Embrace your differences and the qualities about you that you think are weird. Eventually, they’re going to be the only things separating you from everyone else. – Sebastian Stan
I was joking around with my son when I called him “weird”. He was asking me to pull his finger and of course when I did, he let out a big fart. After I called him weird, I noticed that he immediately stopped being silly. It was then, in a ninja-like reaction, I told him that it was alright to be weird. I went so far to tell him to keep being weird – for the rest of his life! Being weird meant that he was different, that he would stand out from the crowd. I told him that he was being himself. Ever since then, he has embraced his weirdness and even gloats when he is being weird while playing around. While being weird means being silly at his young age, being weird when he is older will mean that he will be a difference making thinker. I fear that he will let his world beat this one-of-a-kind quality out of him.

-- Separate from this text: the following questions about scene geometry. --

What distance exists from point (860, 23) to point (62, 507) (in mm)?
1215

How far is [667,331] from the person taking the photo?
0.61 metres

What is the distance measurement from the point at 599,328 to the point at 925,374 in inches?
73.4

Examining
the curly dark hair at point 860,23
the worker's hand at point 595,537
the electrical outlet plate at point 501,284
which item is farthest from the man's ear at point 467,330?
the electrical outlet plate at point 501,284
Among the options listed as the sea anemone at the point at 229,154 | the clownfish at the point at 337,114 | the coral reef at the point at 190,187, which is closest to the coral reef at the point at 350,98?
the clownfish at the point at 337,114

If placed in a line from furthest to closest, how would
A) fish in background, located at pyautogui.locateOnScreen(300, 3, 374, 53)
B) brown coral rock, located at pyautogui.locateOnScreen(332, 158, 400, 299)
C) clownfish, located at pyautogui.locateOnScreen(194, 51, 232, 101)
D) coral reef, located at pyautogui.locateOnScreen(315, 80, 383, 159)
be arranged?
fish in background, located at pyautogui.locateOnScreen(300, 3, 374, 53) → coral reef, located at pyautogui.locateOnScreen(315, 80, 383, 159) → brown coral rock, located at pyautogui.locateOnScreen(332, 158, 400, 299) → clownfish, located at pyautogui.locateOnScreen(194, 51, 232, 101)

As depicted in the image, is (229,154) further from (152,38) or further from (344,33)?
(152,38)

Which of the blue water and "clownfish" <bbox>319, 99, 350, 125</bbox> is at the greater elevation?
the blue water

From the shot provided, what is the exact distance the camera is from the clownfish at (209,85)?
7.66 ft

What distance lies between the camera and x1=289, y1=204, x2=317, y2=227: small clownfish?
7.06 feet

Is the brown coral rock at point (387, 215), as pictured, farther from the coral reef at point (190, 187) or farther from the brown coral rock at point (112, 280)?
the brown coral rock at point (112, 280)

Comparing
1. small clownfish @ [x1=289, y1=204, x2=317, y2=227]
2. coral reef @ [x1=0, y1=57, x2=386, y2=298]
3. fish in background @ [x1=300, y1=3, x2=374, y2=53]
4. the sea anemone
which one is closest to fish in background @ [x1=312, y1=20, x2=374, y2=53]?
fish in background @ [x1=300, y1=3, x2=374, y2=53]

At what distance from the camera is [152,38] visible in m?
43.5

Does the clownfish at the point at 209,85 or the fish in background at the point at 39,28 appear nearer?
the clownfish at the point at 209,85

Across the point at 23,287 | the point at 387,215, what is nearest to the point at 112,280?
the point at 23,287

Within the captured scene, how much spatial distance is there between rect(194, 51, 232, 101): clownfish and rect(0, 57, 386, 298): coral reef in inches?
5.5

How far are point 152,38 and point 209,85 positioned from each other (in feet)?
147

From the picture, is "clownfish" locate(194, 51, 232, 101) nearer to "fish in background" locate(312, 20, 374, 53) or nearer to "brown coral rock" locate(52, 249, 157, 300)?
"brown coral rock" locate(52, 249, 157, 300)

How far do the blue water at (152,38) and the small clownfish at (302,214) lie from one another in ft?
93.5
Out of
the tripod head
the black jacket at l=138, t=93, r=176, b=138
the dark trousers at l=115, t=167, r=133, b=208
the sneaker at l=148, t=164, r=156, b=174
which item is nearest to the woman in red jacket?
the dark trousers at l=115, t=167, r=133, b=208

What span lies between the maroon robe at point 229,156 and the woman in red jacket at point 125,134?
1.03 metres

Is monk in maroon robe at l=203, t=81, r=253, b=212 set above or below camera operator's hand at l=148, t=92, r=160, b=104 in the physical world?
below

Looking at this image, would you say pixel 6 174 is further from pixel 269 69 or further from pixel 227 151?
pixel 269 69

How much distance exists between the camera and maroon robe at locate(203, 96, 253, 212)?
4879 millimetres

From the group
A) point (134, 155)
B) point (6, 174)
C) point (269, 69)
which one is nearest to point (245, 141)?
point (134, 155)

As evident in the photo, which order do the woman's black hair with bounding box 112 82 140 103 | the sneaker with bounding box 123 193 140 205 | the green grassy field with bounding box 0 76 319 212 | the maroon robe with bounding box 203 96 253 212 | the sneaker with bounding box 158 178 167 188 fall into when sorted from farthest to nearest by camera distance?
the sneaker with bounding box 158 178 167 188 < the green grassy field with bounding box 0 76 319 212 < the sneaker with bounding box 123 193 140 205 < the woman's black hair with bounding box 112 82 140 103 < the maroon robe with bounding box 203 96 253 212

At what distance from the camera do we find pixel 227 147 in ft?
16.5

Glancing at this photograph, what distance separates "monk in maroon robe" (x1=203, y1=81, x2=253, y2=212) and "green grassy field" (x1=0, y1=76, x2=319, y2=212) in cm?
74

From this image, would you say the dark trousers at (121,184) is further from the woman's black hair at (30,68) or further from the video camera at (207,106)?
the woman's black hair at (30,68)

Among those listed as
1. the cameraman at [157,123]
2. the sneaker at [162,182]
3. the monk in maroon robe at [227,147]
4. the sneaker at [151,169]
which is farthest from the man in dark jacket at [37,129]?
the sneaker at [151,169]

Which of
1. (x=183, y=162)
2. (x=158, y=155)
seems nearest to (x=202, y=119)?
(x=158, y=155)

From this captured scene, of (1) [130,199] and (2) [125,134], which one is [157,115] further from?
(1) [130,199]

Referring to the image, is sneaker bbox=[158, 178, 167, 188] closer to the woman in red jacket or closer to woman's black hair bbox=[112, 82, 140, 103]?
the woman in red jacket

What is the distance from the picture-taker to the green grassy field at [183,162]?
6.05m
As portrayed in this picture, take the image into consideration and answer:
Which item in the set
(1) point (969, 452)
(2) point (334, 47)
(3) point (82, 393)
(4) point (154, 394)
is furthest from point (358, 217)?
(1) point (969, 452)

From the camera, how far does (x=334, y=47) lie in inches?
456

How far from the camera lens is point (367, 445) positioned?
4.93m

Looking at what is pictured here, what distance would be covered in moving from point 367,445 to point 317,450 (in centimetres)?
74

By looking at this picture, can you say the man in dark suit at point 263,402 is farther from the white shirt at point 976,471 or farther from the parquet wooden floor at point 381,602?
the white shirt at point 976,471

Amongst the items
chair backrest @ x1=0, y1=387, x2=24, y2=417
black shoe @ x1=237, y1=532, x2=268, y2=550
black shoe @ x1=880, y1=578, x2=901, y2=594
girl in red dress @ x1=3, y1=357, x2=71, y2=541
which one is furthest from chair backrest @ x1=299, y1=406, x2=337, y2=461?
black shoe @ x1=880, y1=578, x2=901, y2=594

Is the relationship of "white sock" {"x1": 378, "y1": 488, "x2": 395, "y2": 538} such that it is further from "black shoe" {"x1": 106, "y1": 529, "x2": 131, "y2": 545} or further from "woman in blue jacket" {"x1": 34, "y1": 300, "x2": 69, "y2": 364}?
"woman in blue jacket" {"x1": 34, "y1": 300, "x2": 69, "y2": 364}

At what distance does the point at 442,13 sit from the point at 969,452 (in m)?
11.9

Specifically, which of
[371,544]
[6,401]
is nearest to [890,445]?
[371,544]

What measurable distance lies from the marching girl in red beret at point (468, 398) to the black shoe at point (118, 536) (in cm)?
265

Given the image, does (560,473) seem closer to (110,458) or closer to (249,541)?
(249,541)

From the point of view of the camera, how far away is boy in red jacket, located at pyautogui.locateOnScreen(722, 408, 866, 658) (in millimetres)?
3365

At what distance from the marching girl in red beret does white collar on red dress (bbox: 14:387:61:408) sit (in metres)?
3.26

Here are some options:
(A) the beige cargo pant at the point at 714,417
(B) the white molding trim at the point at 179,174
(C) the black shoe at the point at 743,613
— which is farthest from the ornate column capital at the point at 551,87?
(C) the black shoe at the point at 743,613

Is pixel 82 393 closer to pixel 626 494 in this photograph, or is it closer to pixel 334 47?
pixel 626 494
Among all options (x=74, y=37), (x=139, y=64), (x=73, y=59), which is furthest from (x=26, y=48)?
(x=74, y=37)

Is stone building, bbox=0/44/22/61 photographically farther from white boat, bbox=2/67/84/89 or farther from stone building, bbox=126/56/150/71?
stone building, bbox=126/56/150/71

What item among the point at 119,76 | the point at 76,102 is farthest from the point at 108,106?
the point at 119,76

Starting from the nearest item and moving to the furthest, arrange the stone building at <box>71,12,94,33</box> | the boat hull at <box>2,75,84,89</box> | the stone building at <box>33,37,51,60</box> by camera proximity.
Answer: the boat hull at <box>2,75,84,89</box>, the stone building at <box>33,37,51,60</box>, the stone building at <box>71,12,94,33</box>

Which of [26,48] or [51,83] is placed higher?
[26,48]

There was a time when I was weird. I never quite thought the same as the rest of the heard and I still don’t. I frequently cheered for the underdog and I always questioned fads and designer labels. I never wanted to do what everyone else was doing. When I was young I would balance books on my head and use fancy words way above my normal comprehension level. Nobody understood me. I was happy being alone and never fit in to any real clique. I was never really a nerd, or a geek and I certainly wasn’t much of a sportsman. I just never fit in anywhere, yet I always believed that I wanted to and longed to be accepted. Later in my school years I grew tired of being an outcast and I allowed my world to break me. I had felt that the only way to get people to like me was to fit in with the heard, think like the heard and look like the heard. I realised that in order to be liked by people, I would have to fit into the “normal” box that my world wanted me to fit into and that is where I stayed.
As I grew older the people who I thought were my friends, never really were. I became stuck in my normal box and I had forgotten how to be weird, I had missed being myself and felt completely uncomfortable being “normal”. When I look at those who “make it” in life or simply live each day to the max, I notice that these people are the weirdos and the outcasts. They know who they are and are comfortable in not being comfortable and conforming. They are true to themselves. Being weird is what establishes your “brand”, it defines YOU. Over the years I have become bland and dull yet I have learned that being weird is how you become respected and accepted and is the key to our happiness. To be yourself is to be weird and there is absolutely nothing wrong with that.
As I raise my son, I need to continue to be weird right along with him. I cannot teach him how to be weird by being trapped in the normal box. Being a parent doesn’t mean you can just talk the talk, it requires you to walk the walk. The biggest disconnect between parent and child is the inability of the parent to live the life that they want their children to lead. Kids never listen to you, they observe you. You can talk to your children all you want about being themselves, but if you are not being yourself, then you haven’t a chance in hell in getting your kid to follow along. If you are living in a normal box that was created by your world, your child is ready and willing to climb right inside that box with you. You have to create your own box and show your children to create theirs.
I think it’s time to find a book and see how long I can balance it on my head. Maybe, I’ll even find a friend to pull my finger.I need to get back to being weird. I hate being normal.